216: Residential ground rents to be capped at a peppercorn
On 12 May 2021, the government introduced the Leasehold Reform (Ground Rent) Bill into the House of Lords.
This much anticipated Bill will implement the government’s target of capping ground rents in long residential leases at a peppercorn. The Bill also prohibits the charging of administration charges in relation to those peppercorn rents.
This is a significant step towards overhauling the residential leasehold system in England and Wales which will have large scale implications for developers and tenants.
Subject to exceptions, the Bill applies to leases of residential dwellings granted after commencement. Therefore it will apply prospectively only, and the threats to wind back the clock on existing leases seem to have been withdrawn.
However, the Bill’s provisions will not apply to leases granted after commencement where buyers and sellers entered into a legally binding contract in relation to the grant of the lease (other than an option or right of first refusal).
There has been speculation that this could result in a rush of residential agreements for lease being entered into before enactment, although no further scheduled dates are yet in place for future readings to finalise the legislation.

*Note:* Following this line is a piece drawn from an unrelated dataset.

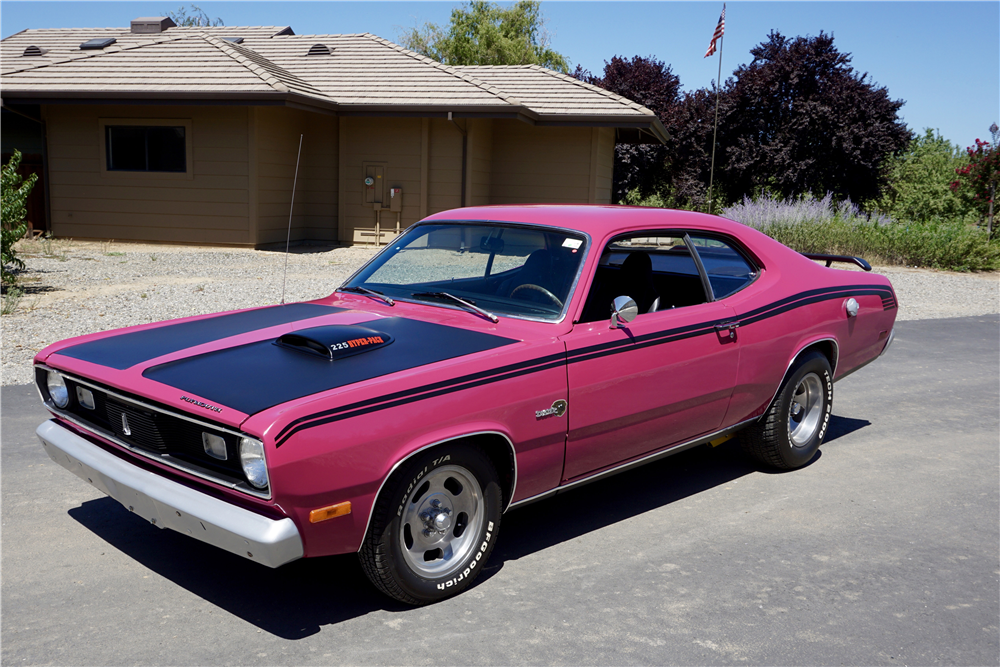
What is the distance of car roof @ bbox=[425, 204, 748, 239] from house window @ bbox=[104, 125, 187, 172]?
15914mm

Certain types of leases are excepted from the ground rent restrictions, including business leases, statutory lease extensions of houses and flats, community led housing and home finance plan leases. Certain additional rules will apply to shared ownership leases. The Bill will also include leases created by a variation of a lease that results in a deemed surrender and regrant.
A breach of the ground rent restrictions will be a civil offence with a financial penalty of between £500 and £5,000. The Bill places a duty on trading standards in England and Wales to enforce the provisions, and will be enforceable against both current and former landlords.
We expect the Bill to take effect for different categories of leases at different times and we will track the Bill’s progress through Parliament with interest.